Incident documentation/20160128-MediaWiki-API

From Wikitech
Jump to: navigation, search

Summary

A Kafka broker was rebooted as part of a standard upgrade. The MediaWiki API cluster failed as a result, due to an overwhelming number of piled up connection attempts to that particular Kafka broker.
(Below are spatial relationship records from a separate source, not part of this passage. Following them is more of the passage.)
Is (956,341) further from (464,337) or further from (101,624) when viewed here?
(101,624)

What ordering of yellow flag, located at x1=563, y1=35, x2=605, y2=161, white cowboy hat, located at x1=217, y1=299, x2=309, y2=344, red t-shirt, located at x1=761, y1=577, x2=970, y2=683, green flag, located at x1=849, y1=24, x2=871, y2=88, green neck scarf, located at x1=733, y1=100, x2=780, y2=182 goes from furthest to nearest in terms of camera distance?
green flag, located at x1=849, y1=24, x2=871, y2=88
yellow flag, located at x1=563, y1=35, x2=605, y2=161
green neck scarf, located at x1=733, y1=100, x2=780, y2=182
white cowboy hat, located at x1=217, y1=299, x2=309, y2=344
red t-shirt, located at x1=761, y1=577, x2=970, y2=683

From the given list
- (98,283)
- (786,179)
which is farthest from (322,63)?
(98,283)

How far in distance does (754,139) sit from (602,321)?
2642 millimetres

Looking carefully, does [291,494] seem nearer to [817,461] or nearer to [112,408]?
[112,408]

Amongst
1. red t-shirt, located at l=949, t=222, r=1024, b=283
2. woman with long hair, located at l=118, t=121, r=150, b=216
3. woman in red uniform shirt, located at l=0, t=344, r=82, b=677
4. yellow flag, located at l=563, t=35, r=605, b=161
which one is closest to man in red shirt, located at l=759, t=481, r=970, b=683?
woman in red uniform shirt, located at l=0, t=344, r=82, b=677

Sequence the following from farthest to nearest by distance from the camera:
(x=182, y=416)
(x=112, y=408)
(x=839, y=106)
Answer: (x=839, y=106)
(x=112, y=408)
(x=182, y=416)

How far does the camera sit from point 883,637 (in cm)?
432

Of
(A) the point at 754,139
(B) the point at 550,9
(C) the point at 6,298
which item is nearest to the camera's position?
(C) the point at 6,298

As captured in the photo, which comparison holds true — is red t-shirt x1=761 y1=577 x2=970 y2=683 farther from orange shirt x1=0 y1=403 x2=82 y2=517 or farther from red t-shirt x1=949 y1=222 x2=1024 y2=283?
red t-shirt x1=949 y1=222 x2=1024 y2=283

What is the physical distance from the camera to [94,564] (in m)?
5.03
The broker was ultimately depooled from mediawiki-config as part of the incident response and the service was ultimately restored, 25 minutes after it first started failing.

Timeline

  • 12:53 Luca follows the safe broker restart process and stops Kafka on kafka1012 for a host reboot for a kernel upgrade
  • 13:36 multiple mw* hosts report HHVM Rendering "Socket timeout after 10 seconds" failures, multiple opsens respond
  • 13:49 Giuseppe notices a lot of HHVM threads stuck at attempting to connect, then a large number of connections to kafka1012 in a SYN_SENT state.
  • 13:53 Faidon pushes a patch to remove kafka1012 from mediawiki-config and syncs it to the appserver fleet
  • 13:58 File is synced across the fleet, traffic recovers

Conclusions

Actionables

  • Status:    In progress MediaWiki monolog doesn't handle Kafka failures gracefully (bug T125084)